# tendon injury



## artzkat (Oct 22, 2007)

I have been trying to help my limping doe for about a week. She would get better, then worse, then better, then worse. I was giving her aspirin and it did nothing for her. This morning she was hopping on three legs and in real pain so I took her to the vet. He took some x-rays to rule out any small foot fractures...which she does not have, phew. But it appears that she has an injury similar to bowed tendon in horses.

The injury responds well to benamine and vet put her on 1cc benamine IM for 5 days. But I still need to keep her quiet to avoid further injury.

Has anyone here encountered this type of injury? I assume it will be chronic?????? She is a sweet little thing...maybe a little too frisky for her own good. 
I know it is not a good idea to wrap a goat's leg for something like this..but I wonder if there is some sort of light support sleeve I could put on it if this happens again.

Kat.


----------



## KW Farms (Jun 21, 2008)

Bumping this up for ya....maybe someone can help.


----------



## Di (Jan 29, 2008)

Well, I don't have specific experience with this sort of injury in goats. But, when Hubby sprained his ankle, they wanted it wrapped. Not to prevent movement, but to restrict movement. If she were my goat I'd wrap it. I'd cut a hole in an old sock and put that on her and then use that tape that sticks to inself and wrap it around that, not tight enough to restrict blood flow of course. And, I'm a "believer" when it comes to DMSO...I'd rub some of that on first (you can get it at Hoeggers, maybe Tractor Supply). Good luck!


----------



## goathappy (Oct 5, 2007)

I think I would wrap her leg up for some support, I haven't experienced any tendon injuries in adults but I have had experiences with weak tendons in kids. Keeping it wrapped and supported doesn't allow them to use it as much so it will heal better. Also, if she hasn't had it yet, I think I would give her a shot of Bo-Se, selenium is good for the muscles and tendons.


----------



## kelebek (Oct 5, 2007)

I am not sure if it is an option in goats - but I don't see why not. 

When I was the ER and Surgical nurse and we saw a hip dislocation or a in a back leg torn tendon, we would bring that leg up under the animal and vet wrap it around the body so that the animal could not put it down or bear weight on it.

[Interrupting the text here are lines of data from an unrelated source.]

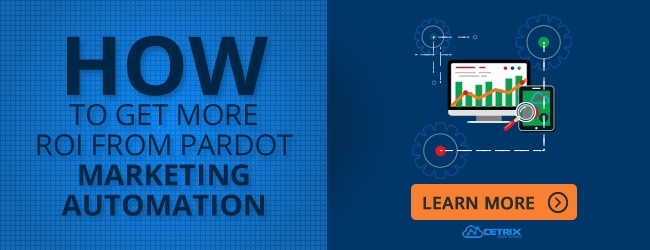 How to Get More ROI from Pardot Marketing Automation?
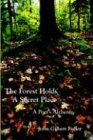 The Forest Holds A Secret Place: A Poet's Alchemy: John G. Fuller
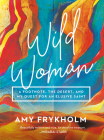 Wild Woman: A Footnote, the Desert, and My Quest for an Elusive Saint Cover Image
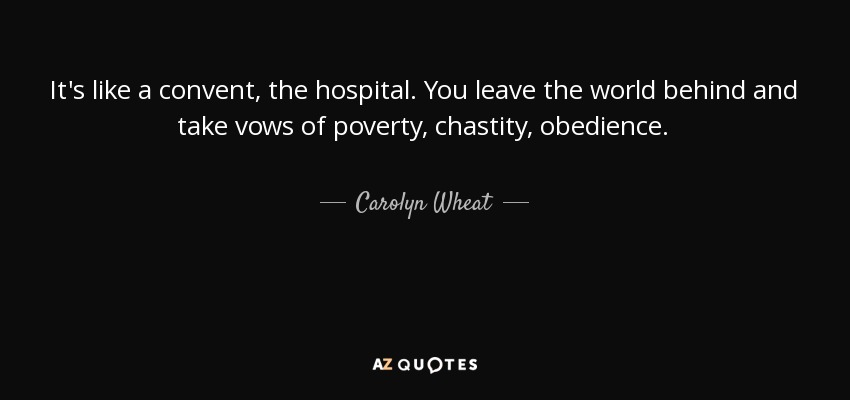 Carolyn Wheat Quote Its Like A Convent The Hospital You Leave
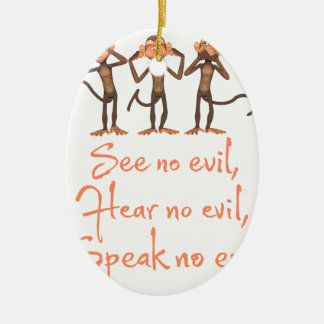See no evil - hear no evil - speak no evil - ceramic oval ornament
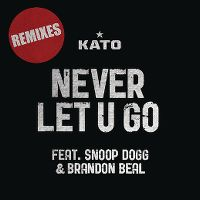 Cover Kato feat. Snoop Dogg & Brandon Beal - Never Let U Go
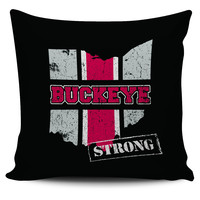 "Ohio Buckeye Strong Loyalty Scarlet Grey 18"" Pillow Case"
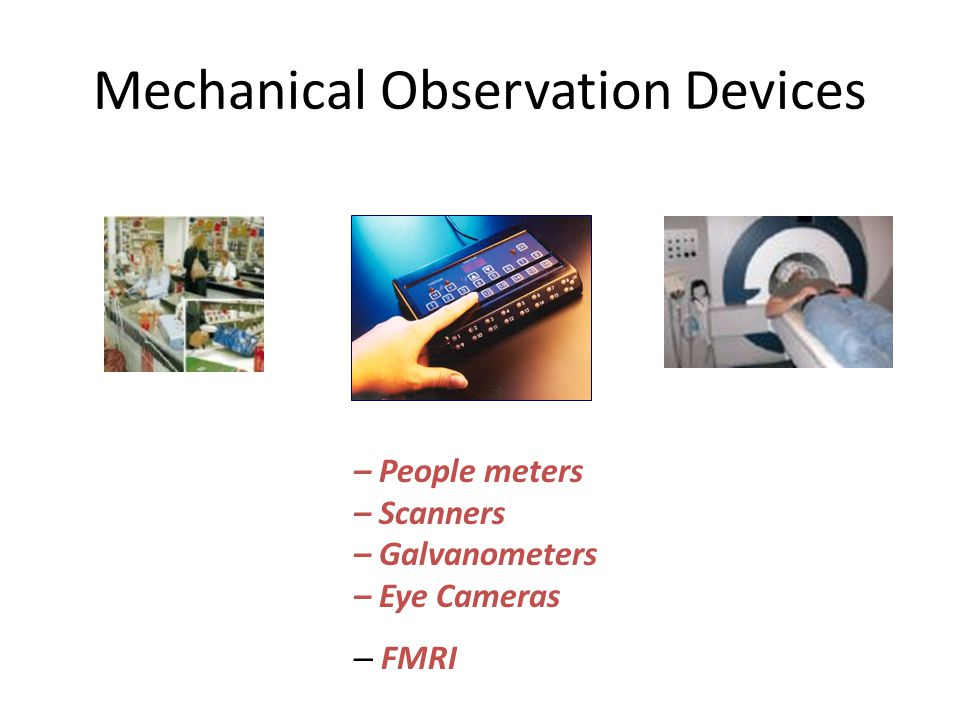 Mechanical Observation Devices – People meters – Scanners – Galvanometers – Eye Cameras – FMRI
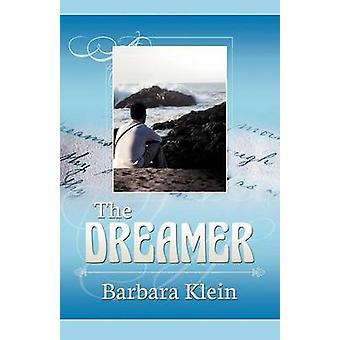 The Dreamer by Klein & Barbara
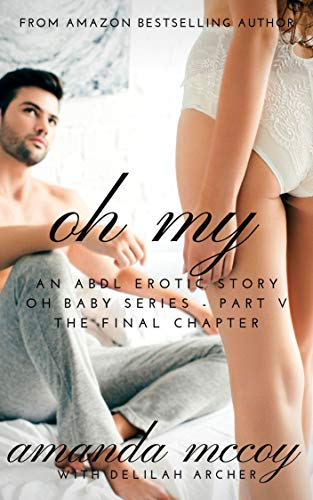 Oh My: An ABDL Erotic Story (Oh Baby Book 5) (English Edition)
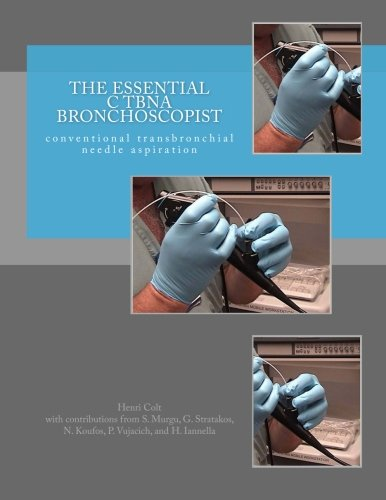 9781517342692: The Essential cTBNA Bronchoscopist: conventional TransBronchial Needle Aspiration (The Essential Bronchoscopist) (Volume 3)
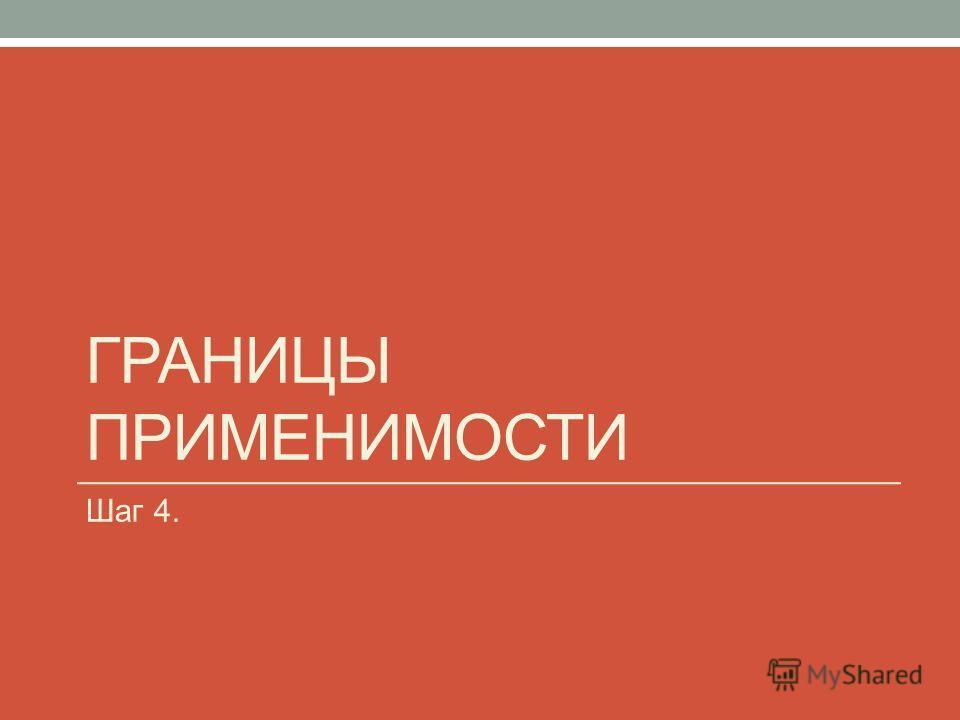 ГРАНИЦЫ ПРИМЕНИМОСТИ Шаг 4.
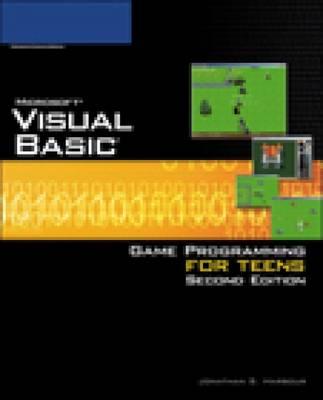 Microsoft Visual Basic: Game Programming for Teens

We would leave it like that for 3-5 days and then reevaulate. Maybe ask the vet if that might be an option :shrug: :shrug:


----------



## sweetgoats (Oct 18, 2007)

I had a goat with a leg problem and i had to give asprin every day 2X for like two weeks to get the inflammation down and let it heal. 

I had people tell me NOT to do the asprin like that but I did and I have done it several other times. You can either get the human aspirin or the equine asprin. I put it in a little grain and they ate it without any trouble. 

Just make sure that she is getting plenty of food so it does not upset her stomach.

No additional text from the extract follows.